Receiving a shock from your defibrillator is an event that can occur after the installation of this type of device. In the vast majority of cases this means that the device has detected a life-threatening arrhythmia and had to use shock therapy to stop it. There are a number of precautions to take after an ICD shock. First of all, it is important for bystanders to make sure that you have returned to a normal state, including that there has not been too severe trauma in the event of a fall from unconsciousness before the shock. In addition, it is recommended to calm down for several hours after a shock and to be placed in safe conditions to obtain stability of your condition. Depending on the recommendations of the doctor and the center in which you are being followed, you can contact the center to report this shock and follow their instructions. If a second shock occurs a few hours after the first, in general, it is recommended to approach a structure that can support patients implanted with ICDs.

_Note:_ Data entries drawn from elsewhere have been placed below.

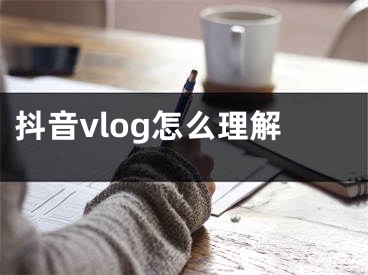 抖音vlog怎么理解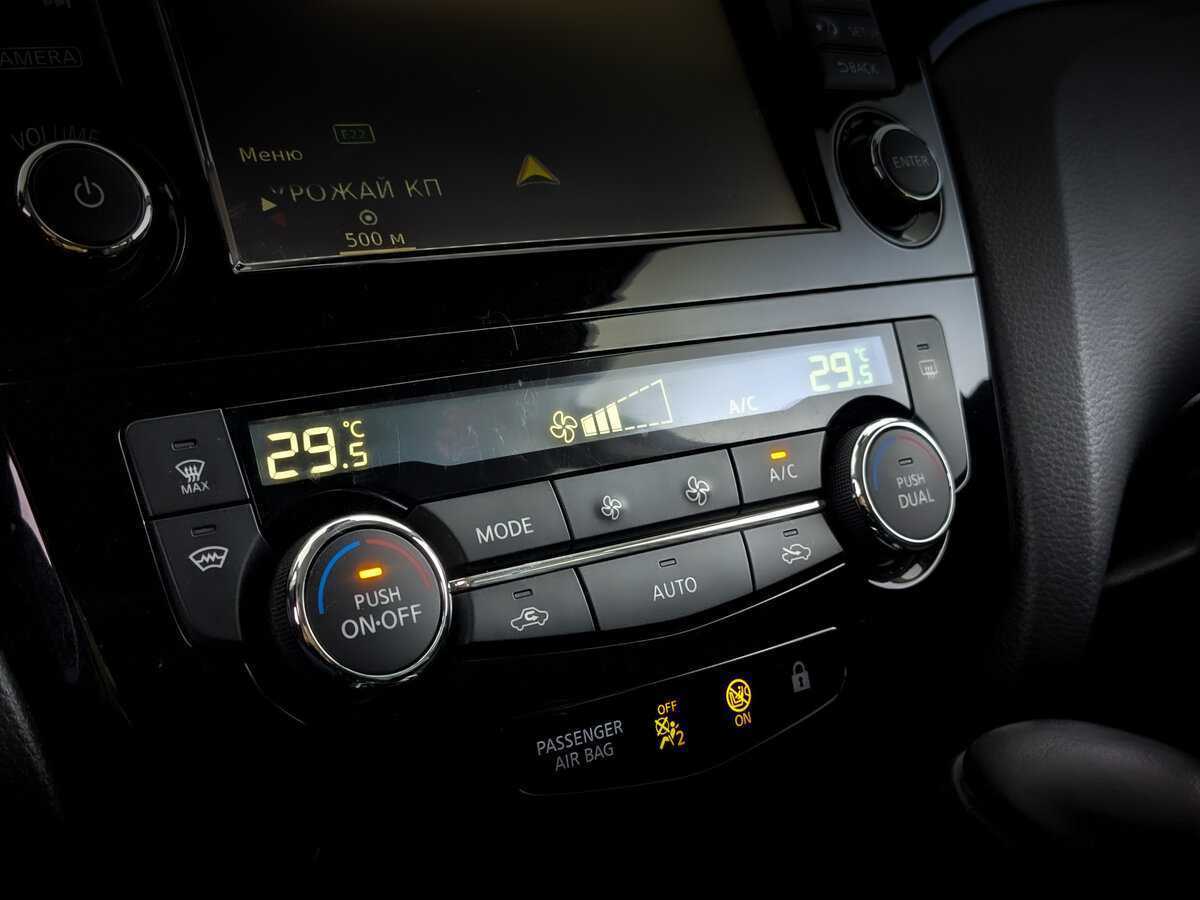 Б/У Ниссан Кашкай 2017 года. Фото: #22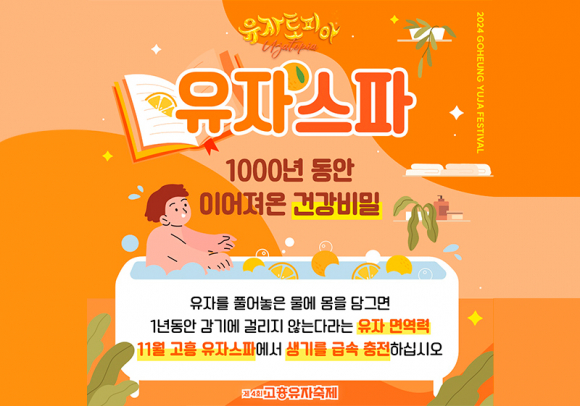 유자스파 — “유자물에 몸 담그면, 감기 안 걸려요!” [사진 제공 고흥군. 재판매 및 DB 금지]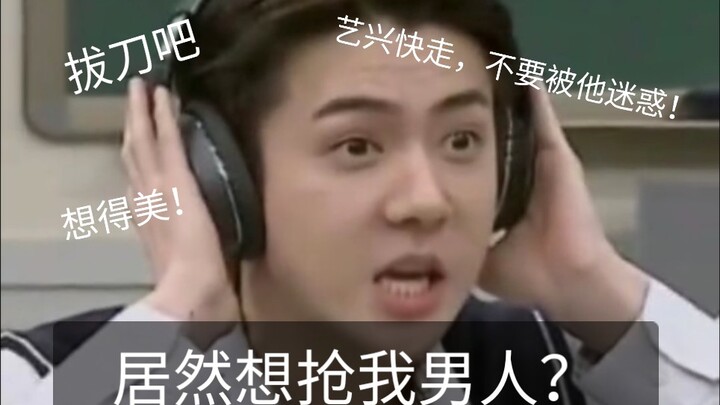 【Huy Hưng/Biên Hưng】Ngô Huy vì tình mà rút kiếm, Biên Hổ Tử liệu có thể chen chân thành công? 【Tân p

If you are equipped with a remote monitoring device for your defibrillator, it is recommended that you put yourself in the situation of a transmission to the center which follows you.
In rare cases, a shock may be inappropriate, that is to say having been applied when there was no ventricular arrhythmia which required the shock. This may be due to a supraventricular arrhythmia (heart rhythm disturbance originating in the upper chambers of the heart) or to signals misinterpreted by the device. Only the thorough analysis of the signals recorded by the device at the time of the shock will make it possible to determine whether it was inappropriate. In this case, your doctor will discuss with you how to prevent a recurrence. In general, it is a new programming and, in exceptional cases, a new intervention.
In either case, If you have persistent symptoms (dyspnea, angina) or have had head trauma and are on oral anticoagulant therapy, you should consider to get medical attention, ex: referring to the emergency department of your institution.